A parser can just be a program that takes an input or a file and converts it into something usable, but if you do more with a parser, you have the ability to create amazing things.

I have wanted to make some sort of parsing program for a while. I was wondering what I should code, and I thought about it: why not a TailwindCSS clone? Tailwindcss is a CSS library where everything is a class. You would be able to use a class like w-4, and the CSS it will output is width:1rem;. This does not sound super hard, as you just have to hard code some default values and you are good. I wanted to make it hard and make my own scripting language for it.

My scripting language looks like this:

// Width

.w-{}% => width: {}%
.w-{x}/{y} => width: {x / y * 100}%
.w-{}px => width: {}px
.w-{} => width: {*0.25}rem

// Max Width

.mw-{}% => max-width: {}%
.mw-{x}/{y} => max-width: {x / y * 100}%
.mw-{}px => {{
    max-width: {}px
    width: {}px
}}
.mw-{} => max-width: { * .25}rem

(Where it shows .mw-{}px => the stuff after is to just say it has the capability to do that.)

You can easily write one yourself, and you should. You will learn how much actually goes into parsers for file types and programming languages.

There are two parts to parsing: a lexer and then doing things off the lexer.

If you want to make a lexer the easy way, you can just use some regex patterns for what each type would be.
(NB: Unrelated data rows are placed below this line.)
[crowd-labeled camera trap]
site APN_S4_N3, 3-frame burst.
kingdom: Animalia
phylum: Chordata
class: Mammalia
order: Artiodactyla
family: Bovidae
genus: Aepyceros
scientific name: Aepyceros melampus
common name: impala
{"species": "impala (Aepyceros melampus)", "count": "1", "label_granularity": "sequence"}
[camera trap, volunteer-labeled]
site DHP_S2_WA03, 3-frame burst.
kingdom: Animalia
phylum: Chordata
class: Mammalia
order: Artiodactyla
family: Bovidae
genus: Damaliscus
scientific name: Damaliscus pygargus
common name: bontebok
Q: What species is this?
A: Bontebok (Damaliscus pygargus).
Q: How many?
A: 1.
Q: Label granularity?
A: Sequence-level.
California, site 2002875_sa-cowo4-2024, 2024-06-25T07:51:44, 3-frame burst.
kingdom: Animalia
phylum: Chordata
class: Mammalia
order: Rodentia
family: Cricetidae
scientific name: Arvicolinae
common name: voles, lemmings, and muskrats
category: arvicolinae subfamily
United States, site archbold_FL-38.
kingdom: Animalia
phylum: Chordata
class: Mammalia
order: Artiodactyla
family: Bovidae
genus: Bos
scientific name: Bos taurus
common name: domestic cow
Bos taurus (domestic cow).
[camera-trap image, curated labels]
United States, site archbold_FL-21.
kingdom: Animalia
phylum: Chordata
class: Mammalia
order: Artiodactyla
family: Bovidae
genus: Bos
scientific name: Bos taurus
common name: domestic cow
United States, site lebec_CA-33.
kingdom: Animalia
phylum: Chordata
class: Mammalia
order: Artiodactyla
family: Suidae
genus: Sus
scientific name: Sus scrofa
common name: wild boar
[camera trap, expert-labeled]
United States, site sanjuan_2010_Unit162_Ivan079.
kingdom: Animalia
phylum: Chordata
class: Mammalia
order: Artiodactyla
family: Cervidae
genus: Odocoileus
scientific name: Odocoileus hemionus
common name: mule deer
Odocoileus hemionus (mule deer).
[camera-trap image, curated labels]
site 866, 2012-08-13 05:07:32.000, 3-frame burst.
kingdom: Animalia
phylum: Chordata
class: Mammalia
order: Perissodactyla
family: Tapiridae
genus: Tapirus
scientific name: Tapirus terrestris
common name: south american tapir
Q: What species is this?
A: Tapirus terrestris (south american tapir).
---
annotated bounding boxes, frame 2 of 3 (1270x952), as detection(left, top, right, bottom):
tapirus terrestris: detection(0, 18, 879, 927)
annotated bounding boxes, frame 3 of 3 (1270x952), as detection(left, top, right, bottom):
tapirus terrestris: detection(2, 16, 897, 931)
To actually store the output of your lexer, you should use a list of tokens, and these tokens should be enums because then you can store what the actual content was and what type it is in a programmatic way. You can take your input and just add a ^ to the start of your regex to see if a regex pattern matches your file. If it does, then remove however many bytes your match was from the start of the contents and add what it matched to your list of tokens.

Lexing is easy, but actually parsing what your Lexer gives you is the hard part. Taking what your lexer gives you and parsing it is hard because you have to think of every possibility and report the error. Say you have the string int foo, and you are coding in C; just off of this, you can't tell if this is a function or a variable. You have to keep track of what you have lexed so far to see if you are currently already in a function, because then it's a variable. What if you have the string "hello 'world'", now you have to make sure that a ' does not end the ", but depending on the language, a ' or " can be used as a string, so you have to keep track of what is the parent. Escaped characters are the same as if you have "hello \"world\"", you see a " char after the \, so you have to keep track of what was before. But you can't always keep track of what was before because \\\" does not translate to \\". After the first two \ there was effectively no \ before.